The Cave Girl claims a name, and Moose’s private “what I did this summer” essay comes to an end.
After the Cave Girl finished her story, we were all quiet for a while. It was a lot to think about. The next thing that happened was Jack digging a phone out from a waterproof pocket in his Foursquare pants and stepping aside to make a call. We spent the next few minutes explaining phones to the Cave Girl, who decided pretty quickly that she wanted a “small stone, talk far” for herself.
“Don’t worry, Miss, “said Jack when we came back. “We’ll get you a phone, and some clothes, and … things.” He made a gesture that suggested some kind of unspecified feminine mystery, which made the boys nod wisely and me, Pounce and Nina crack up laughing. I just talked to my girlfriend and she’ll meet us at the Junkyard—that’s where I work and it isn’t far from here— with some stuff to start with and she says you can stay with her and her roommate for a while until you figure out what you want to do.”
“Two questions, handsome. Where money to pay, and why say “Miss”? Am not woman guard children.” The first one was easy —Bud, Jack’s boss at the Junkyard has a special “rainy day” fund that he uses to help people who’ve had stories happen to them. He says that the stories usually end right after the dramatic rescue part, but afterwards the people need to either get home or start over, and that takes practical resources. Bud has a lot of contacts and we knew he’d find the Cave Girl some kind of job or something and she’d pay him back so he could help somebody else.
The second question was harder to answer. We figured out pretty quickly that she thought “Miss” was specifically a term for teachers. (That raises the question of what kind of teacher took kids to carnival sideshow, which sounds really irresponsible. But it seemed like it was something that happened all the time.) Jack explained that it was a respectful title for unmarried women, so of course we had to point it out that it was also pretty old fashioned and most women now just use Ms. and their last names whether they are married or not. And then we had to talk about first names and last names and tell her our names and the Cave Girl got sort of mad at us.

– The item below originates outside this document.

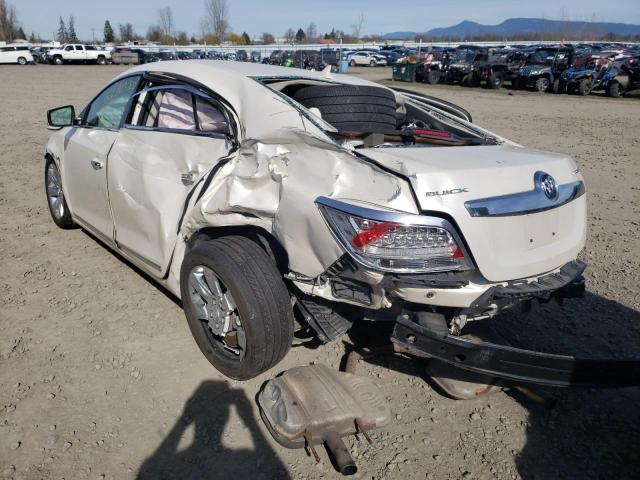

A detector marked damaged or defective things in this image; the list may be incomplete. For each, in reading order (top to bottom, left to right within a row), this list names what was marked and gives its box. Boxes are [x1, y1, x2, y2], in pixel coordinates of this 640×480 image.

“That strange. Not make sense. Why have two, three names? Why have name not like, make people call other name, but not allowed change?” She pointed at Mr. Spit, who hates his real name like poison and won’t answer to it except under protest, but of course the school won’t call him Mr. Spit no matter how much he insists. “Why have two names different people for fun?” She pointed at Pounce and me, who used nicknames sometimes and our real names sometimes. “You have two friend name now, Moose girl. You Toestabber Moose.” We all laughed. My new name is awesome.
“Me have one name take for myself when become woman. Good name, strong name, everybody call me.” Then she made a long sound that sounded something like Ooolaroshooonokosha It was a weird, haunting kind of sound like wind blowing hard far away, but my first thought was that it was going to be really hard to spell. We all kind of looked at each other, and I could tell the others were thinking more or less the same thing: great name, authentic ancient cave person name, but not very practical for day to day use. Nina was the first person to speak up, with the exactly the right thing to say.
“What a beautiful name. What does it mean?”
“Big storm, “ said the Cave Girl. “Wind that carry leaves along, big wind with small rain.”
“Windy”, said Lee but the Cave Girl was so not a Windy. (Also, there’s an old song.) Pounce said “Storm”, but Murphy pointed out that she was already a character in a comic. I was trying out names for different kind of storms, Tornado and Cyclone and Typhoon, and then the answer was obvious.
“How about Gale? It means a storm with a lot of wind and not necessarily a lot of rain, and it sounds like a woman’s name people already use, so it will be unusual but not weird.”
“Is short, but me like. Matches other short name this-time people have.” We do have short names, mostly. I’d never really noticed that before. Then Jack’s phone rang, and we could hear Iowa telling him she was at the Junkyard and where was he and his latest new friend, and all of a sudden things were moving fast. After a few quick see you laters and lots more thank-yous, they were running through the woods down to the main road. Jack may be a superhero, but Gale is a fast runner. She could go out for a cross country track team.
And then the adventure was over, except for the cleaning up. We tidied up the food (we love raccoons, but not in our Fort) and rolled up the carpet, which had dried in the sun while everything else was going on. We’d return it to the Fairgrounds when we went back to collect our bikes. Remember the bikes? Like Bud says, the story ends with the big rescue, but there’s always stuff left to do. We may have stolen a Frozen Cave Girl, but we weren’t going to steal a rug.
As we crossed over Old Fox Road, we saw Iowa driving by in her red MG roadster, with Gale riding shotgun and laughing. We waved, and they waved back, and Gale shouted “Bye-bye, Toestabber!”
Bye-bye, Frozen Cave Girl. Bye-Bye, summer.